Strelna, Saint-Petersburg Suburbs

Strelna, Saint-Petersburg Suburbs

The history of Strelna

The suburb of St. Petersburg called Strelna is famous for its marvelous palace and park complex, which was built by Emperor Peter I. So the age of this old settlement is now almost 300 years. It is situated 19 kilometers from St. Petersburg on the southern coast of the Gulf of Finland. The area had been under Swedish protection before the Northern War. The rich Strelingof estate gave the name to the village. During the Northern War the estate was acquired by the Russian tsar. Peter I stayed there during his frequent trips from St. Petersburg to Kronstadt. Under the influence of the place’s beauty Peter decided to build there a residence that would surpass residences of European monarchs in brilliance and luxury. According to his plans cascades and grottos, and a huge garden were to be built in Strelna. The first palace there was erected in 1707; it was wooden and was named the Travel Palace. In 1720 the construction of Konstantinovsky Palace started.

However, Peter's plans did not come true: Strelna did not become the main residence of Russian emperors. After the death of Peter I construction works stopped. Only in 1797 Strelna came alive again. The new owner was the son of Paul I, Constantine. He completed the construction of the Konstantinovsky Palace. In 1847 Strelna once again changed the owner, the new one was the son of Nicholas I, Constantine Nikolayevich. From that time on he palace and the park were officially named Konstantinovsky.

Travel Palace

The Travel Palace was the first to be built in Strelna. There, Peter I stayed during his trips from St. Petersburg to Kronstadt. During the Second World War the palace was destroyed. In 1950s it was restored and given to a kindergarten. Now it houses the museum. Among its exhibits are the portrait of Peter the Great, created during the lifetime of the emperor, the patchwork blanket made by Catherine I, the collection of porcelain vases from Japan and China, the paintings of Western European artists and a lot more.

Konstantinovsky Palace

According to Peter I’s plans Konstantinovsky Palace was supposed to surpass the famous French Versailles. But due to the circumstances the construction stopped for forty years. It was used as wine storage.

At the end of the 18th century the new owner of Strelna, Prince Constantine Pavlovich immediately resumed the construction, which resulted in the finished silhouette and modern look.

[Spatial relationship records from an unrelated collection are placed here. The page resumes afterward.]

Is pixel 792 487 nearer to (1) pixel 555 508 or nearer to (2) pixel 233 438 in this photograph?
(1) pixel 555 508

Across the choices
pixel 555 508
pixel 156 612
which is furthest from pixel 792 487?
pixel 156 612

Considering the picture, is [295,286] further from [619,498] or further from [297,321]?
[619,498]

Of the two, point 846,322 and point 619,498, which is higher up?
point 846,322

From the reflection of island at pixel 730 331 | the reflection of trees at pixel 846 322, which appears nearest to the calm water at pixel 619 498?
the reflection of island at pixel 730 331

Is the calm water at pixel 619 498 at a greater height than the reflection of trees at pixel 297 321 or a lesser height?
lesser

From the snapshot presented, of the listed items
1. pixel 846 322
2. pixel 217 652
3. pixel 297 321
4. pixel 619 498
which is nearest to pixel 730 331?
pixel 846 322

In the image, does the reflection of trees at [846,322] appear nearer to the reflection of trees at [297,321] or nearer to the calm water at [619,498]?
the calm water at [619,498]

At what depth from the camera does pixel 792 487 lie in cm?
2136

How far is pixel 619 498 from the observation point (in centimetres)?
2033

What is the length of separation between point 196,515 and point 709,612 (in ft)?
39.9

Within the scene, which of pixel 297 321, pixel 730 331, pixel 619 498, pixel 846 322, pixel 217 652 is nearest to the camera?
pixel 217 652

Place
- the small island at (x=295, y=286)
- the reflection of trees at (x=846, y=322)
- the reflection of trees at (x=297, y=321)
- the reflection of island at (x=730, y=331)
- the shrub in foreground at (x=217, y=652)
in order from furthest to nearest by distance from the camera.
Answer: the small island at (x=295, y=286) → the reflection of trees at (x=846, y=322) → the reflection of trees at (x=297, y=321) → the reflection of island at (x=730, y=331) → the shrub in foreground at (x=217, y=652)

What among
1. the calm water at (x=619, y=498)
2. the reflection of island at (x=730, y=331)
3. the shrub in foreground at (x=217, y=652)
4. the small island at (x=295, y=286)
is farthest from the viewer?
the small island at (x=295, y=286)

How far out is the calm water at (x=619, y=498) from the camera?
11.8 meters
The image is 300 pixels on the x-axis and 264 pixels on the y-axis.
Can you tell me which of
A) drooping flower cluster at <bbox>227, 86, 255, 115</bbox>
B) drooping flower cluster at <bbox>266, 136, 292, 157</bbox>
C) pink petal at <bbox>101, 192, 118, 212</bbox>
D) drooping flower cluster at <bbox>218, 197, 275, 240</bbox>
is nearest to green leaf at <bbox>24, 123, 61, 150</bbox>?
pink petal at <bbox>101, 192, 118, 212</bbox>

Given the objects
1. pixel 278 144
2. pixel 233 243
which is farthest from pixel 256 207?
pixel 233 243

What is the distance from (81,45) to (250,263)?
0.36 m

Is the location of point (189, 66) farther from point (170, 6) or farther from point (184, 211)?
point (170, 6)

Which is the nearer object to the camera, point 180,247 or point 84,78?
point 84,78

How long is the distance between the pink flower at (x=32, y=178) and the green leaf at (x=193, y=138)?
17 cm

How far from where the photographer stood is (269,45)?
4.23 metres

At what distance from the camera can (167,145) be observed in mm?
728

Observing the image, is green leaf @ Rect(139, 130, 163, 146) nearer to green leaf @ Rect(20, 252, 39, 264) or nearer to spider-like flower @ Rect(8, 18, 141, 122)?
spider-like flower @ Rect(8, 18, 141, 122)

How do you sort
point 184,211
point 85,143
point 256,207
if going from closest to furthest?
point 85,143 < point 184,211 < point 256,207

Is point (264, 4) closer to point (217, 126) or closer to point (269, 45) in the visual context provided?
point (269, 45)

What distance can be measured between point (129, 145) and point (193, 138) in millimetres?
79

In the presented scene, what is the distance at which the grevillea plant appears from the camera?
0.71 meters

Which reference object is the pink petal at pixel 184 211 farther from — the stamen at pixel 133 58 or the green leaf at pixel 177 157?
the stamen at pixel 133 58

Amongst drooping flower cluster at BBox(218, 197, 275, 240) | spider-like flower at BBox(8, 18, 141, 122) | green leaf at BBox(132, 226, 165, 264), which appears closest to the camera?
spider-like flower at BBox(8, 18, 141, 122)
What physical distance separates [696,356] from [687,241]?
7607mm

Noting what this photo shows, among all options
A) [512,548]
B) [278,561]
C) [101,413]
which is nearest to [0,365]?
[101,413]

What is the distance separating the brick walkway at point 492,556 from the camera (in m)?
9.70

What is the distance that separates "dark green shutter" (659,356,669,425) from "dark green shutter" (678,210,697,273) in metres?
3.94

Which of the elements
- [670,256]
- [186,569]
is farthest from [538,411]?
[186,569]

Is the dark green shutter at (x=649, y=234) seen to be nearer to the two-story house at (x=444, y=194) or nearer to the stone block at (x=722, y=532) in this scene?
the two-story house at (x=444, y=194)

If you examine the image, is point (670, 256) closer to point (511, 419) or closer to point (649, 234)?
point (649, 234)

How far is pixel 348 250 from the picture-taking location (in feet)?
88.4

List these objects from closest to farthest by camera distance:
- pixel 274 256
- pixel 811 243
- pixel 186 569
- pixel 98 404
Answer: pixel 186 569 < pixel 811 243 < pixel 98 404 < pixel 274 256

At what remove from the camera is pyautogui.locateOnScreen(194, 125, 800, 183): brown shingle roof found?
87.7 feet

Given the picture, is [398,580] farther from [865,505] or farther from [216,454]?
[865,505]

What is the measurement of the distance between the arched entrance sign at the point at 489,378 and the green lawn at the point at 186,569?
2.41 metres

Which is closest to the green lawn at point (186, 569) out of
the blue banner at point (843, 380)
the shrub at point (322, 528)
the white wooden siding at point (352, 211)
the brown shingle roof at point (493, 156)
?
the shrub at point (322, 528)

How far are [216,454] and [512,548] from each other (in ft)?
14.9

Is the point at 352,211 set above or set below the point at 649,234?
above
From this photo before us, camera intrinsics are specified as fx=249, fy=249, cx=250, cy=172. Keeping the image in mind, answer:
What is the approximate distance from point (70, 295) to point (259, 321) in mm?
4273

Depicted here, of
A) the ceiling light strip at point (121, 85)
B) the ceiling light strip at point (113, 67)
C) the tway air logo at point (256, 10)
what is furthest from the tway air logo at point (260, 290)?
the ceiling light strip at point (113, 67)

After the death of Constantine Pavlovich the estate passed to his namesake, Constantine Nikolaevich, the son of the Emperor Nicholas I. After the revolution all the valuables: books, papers, the rich collection of paintings and ceramics, personal belongings of the imperial family, were taken away. Some of them settled in museums, the others were lost. The residence was occupied by a school - colony. During the Second World War, the palace and park ensemble of Strelna was virtually destroyed. For many years the palace and the park remained in ruins. But after the decades of neglect the once beautiful suburban residence was remembered of. By the 300th anniversary of the founding of St. Petersburg the palace and park ensemble of Strelna were completely restored.